List of tasks ▸
• a. Rewrite a stretch of the movie review with "basketball game" swapped for "football game". Begin at the words "That’s the impetus" and stop after "in the sky.".
• b. Carry on the movie review of THE VAST OF NIGHT, picking up right after its last sentence.

Excerpt provided ▸
That’s the impetus of THE VAST OF NIGHT.

It doesn’t take long to jump to this conclusion. Opening on a classic Philco brand television, the camera slowly zooms in as an announcer’s voice booms, “You’re entering a realm between clandestine and forgotten…” leading up to entering “Paradox Theater.” Tonight’s episode is “The Vast of Night.”

Late 1950s Cayuga, New Mexico, is the setting. Cayuga is one of those quiet, little cities where everybody knows everybody. The town is in a tizzy – the big basketball game tonight is against a major rival. That’s where you’ll find most of the residents. But as the players run up and down the court, the cheerleaders cheer, and fans pack the stands, Everett, a late-night DJ (Jake Horowitz), and Fay, a switchboard operator (Sierra McCormick), try to make heads or tails of a garbled sound and strange lights in the sky.

It’s a warm night with a slight chill of paranoia.

This was the time of duck and cover. The Cold War. The possibility of nuclear destruction. Lingering fear and dread were a by-product. THE VAST OF NIGHT plays off all of this without absolute expression. Hollywood fueled these fears with movies like THE THING FROM ANOTHER WORLD.

Data excerpts ▸
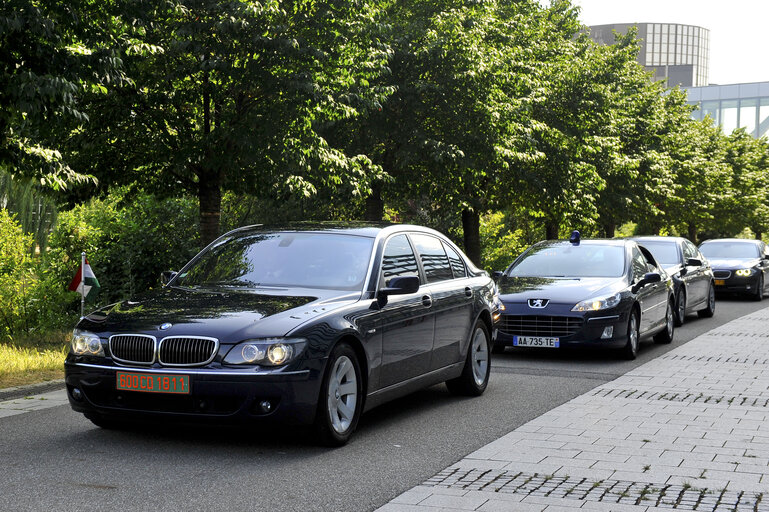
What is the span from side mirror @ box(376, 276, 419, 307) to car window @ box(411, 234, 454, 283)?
41.1 inches

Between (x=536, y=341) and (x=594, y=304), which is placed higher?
(x=594, y=304)

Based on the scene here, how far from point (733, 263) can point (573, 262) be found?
13.4 m

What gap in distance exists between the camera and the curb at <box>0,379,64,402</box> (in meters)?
8.77

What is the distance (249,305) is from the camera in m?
6.71

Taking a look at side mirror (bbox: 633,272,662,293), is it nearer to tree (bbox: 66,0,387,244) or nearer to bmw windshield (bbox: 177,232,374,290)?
tree (bbox: 66,0,387,244)

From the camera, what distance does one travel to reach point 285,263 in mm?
7559

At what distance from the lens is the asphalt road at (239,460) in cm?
523

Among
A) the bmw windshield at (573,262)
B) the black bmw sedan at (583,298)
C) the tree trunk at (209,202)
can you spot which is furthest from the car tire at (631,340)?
the tree trunk at (209,202)

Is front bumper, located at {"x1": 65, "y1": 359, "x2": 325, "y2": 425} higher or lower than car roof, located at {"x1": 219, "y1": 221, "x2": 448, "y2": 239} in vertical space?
lower

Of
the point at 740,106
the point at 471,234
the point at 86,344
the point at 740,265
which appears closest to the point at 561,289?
the point at 86,344

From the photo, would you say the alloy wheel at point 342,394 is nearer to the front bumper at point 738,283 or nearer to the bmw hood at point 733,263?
the front bumper at point 738,283

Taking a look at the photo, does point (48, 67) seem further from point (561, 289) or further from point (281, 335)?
point (561, 289)

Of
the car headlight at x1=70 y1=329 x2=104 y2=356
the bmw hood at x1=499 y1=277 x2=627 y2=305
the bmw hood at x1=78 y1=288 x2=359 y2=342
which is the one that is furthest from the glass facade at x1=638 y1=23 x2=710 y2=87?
the car headlight at x1=70 y1=329 x2=104 y2=356

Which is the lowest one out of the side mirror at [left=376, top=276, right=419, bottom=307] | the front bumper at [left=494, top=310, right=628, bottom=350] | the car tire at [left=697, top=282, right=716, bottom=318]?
the car tire at [left=697, top=282, right=716, bottom=318]
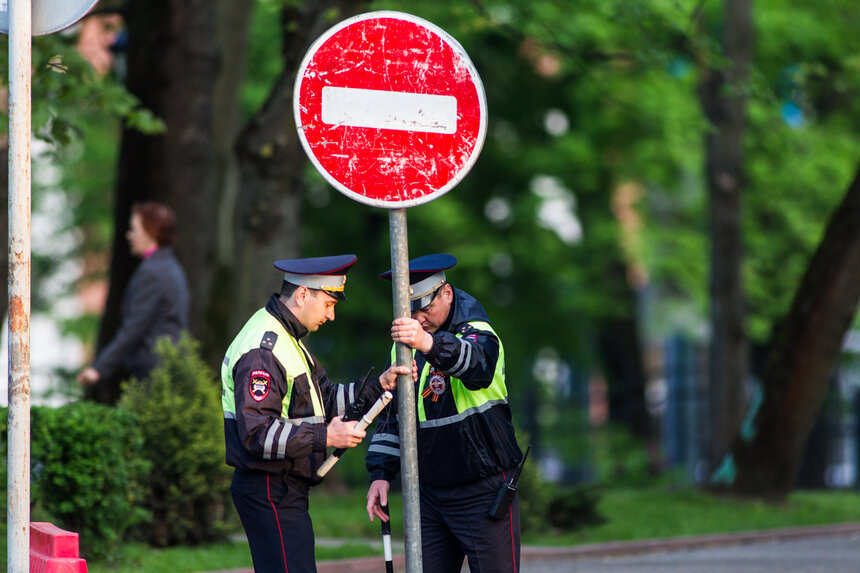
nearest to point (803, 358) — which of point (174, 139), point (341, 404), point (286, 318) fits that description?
point (174, 139)

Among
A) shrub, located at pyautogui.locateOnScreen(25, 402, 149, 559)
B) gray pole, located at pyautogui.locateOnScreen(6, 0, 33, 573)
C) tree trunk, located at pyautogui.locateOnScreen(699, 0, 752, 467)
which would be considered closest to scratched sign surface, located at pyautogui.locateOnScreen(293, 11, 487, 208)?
gray pole, located at pyautogui.locateOnScreen(6, 0, 33, 573)

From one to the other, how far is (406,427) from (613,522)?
7668mm

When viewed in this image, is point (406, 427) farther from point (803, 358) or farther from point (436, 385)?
point (803, 358)

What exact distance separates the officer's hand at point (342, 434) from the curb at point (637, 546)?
3.83m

Results in order ▸
• a.
That’s the impetus of THE VAST OF NIGHT.

It doesn’t take long to jump to this conclusion. Opening on a classic Philco brand television, the camera slowly zooms in as an announcer’s voice booms, “You’re entering a realm between clandestine and forgotten…” leading up to entering “Paradox Theater.” Tonight’s episode is “The Vast of Night.”

Late 1950s Cayuga, New Mexico, is the setting. Cayuga is one of those quiet, little cities where everybody knows everybody. The town is in a tizzy – the big football game tonight is against a major rival. That’s where you’ll find most of the residents. But as the players run up and down the court, the cheerleaders cheer, and fans pack the stands, Everett, a late-night DJ (Jake Horowitz), and Fay, a switchboard operator (Sierra McCormick), try to make heads or tails of a garbled sound and strange lights in the sky.

• b.
Screenwriters James Montague and Craig W. Sanger are indebted to the teleplays of Serling in fashioning an homage to his classic anthology series but without overly nudging and winking as situations play out. We have Andrew Patterson to thank for that, as he approaches the material in a way that not many filmmakers would try in making their first motion picture. Coming from shooting commercials in Oklahoma – where there is constant movement and only 30 seconds to tell a story – you’d expect quick pans and fast zooms, not long takes, slow zooms, or a black screen. Patterson is taking the audience to a different dimension, alright, but he’s not trying to get them there fast. For this ride, they must pay attention.

The introductory walk-and-talk conversation, I almost thought Aaron Sorkin was frantically typing the scene while Serling was away from his typewriter taking a smoke break. Everett, a garrulous teen with a southern twang – a perfect combo for playing records as the disc jockey for Cayuga’s WOTW radio station – is helping bashful Fay with her new voice recorder. The camera follows from behind and with side glances as Everett acts cocksure. At the same time, Fay timorously entertains him with selections from a “Scientific American” magazine and its visions of modern technology.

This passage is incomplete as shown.